Medical doctors have resolved to resume their strike after failing to strike a compromise with government. The doctors resolved to resume their strike at their extra ordinary held in Davis Lecture Theatre DLT at Mulago hospital in Kampala this morning under their umbrella Uganda Medical Association (UMA).
During the stormy meeting, the doctors accused government of failing to show seriousness in handling their demands for a pay rise and improved working conditions.
They also want government to enhance their allowances including overtime, housing, transport and medical risk among others. Prior to the resolution by the medics, the Prime Minister, Dr. Ruhakana Rugunda assured them that government was committed to improving their welfare following a meeting between President Yoweri Museveni and their representatives in Mid-October.
Rugunda asked the medics to suspend their industrial action pending another meeting with the president, but the medics booed him down.
“We know you are raising essentially one one which I may summarize as improved conditions and terms or work for doctors and health workers so they work better. Bearing in mind that President Museveni has already extended an invitation to you for further discussion this month, I would advise that the intended industrial action be suspended…….” Rugunda said before being booed down.
Following the disagreement, Dr.
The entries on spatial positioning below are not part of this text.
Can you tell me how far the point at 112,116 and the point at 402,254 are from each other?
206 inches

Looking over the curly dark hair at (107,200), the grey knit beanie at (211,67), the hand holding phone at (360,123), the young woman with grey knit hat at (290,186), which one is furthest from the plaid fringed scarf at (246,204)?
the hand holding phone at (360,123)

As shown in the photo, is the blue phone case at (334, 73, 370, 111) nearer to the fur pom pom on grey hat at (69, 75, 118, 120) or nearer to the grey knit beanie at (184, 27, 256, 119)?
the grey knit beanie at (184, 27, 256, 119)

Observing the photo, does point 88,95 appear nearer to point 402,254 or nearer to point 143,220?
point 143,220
Mukuzi Muhereza, the General Secretary UMA read out the general guidelines for the industrial action by the health workers.
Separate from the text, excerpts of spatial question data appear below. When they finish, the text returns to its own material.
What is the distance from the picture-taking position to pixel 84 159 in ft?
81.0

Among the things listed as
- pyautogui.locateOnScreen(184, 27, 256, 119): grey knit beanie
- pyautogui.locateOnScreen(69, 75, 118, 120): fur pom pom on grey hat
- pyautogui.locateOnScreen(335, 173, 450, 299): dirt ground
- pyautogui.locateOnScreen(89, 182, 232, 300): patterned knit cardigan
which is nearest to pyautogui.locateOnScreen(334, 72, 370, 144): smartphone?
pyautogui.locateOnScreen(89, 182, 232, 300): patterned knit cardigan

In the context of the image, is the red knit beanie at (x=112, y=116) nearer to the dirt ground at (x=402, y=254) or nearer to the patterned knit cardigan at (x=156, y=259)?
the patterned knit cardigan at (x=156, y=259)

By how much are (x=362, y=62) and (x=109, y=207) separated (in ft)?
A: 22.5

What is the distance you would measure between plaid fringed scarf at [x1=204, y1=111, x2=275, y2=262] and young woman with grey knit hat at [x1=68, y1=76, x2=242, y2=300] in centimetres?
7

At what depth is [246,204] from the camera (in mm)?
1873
“All out patients care will be closed, all non emergence clinics like HIV, antenatal and diabetes will be closed,” he said
He asked the medical workers to work as a team and keep everyone in the loop to ensure they are clear about the objectives of the industrial action.
Prof Francis Omaswa from the Medical Elder’s Forum appealed to the medical workers to take the offer by government and wait to meet the president again, a proposal they rejected out rightly.
Dr. Ekwaro Obuku, the President Uganda Medical Association, said they would only stop their struggle for better welfare that started in 1996 when they get tangible results from government.
The doctors want government to increase the salary of medical interns from Shillings 960,000 to Shillings 8.5 million. They also medical assistant and teaching assistants to earn Shillings 15 million, get a two-bedroom house and a 2.5cc vehicle.
They also want government to pay a senior consultant doctor or professor Shillings 48m including allowances; provide him a five-bedroom house, 4.0cc vehicle and three domestic workers.
Currently, a senior consultant doctor earns about Shs3.4 million, consultant Shs2.6m, and a medical officer Shs1.1 million.
The doctors also want salaries for nurses and midwives enhanced to about Shs6.5 million besides providing them a three-bedroomed house, 2.0cc vehicle and one domestic worker.
Dr. Obuku appealed to the president to disband the State House Health Monitoring Unit and replace it with the health professional council.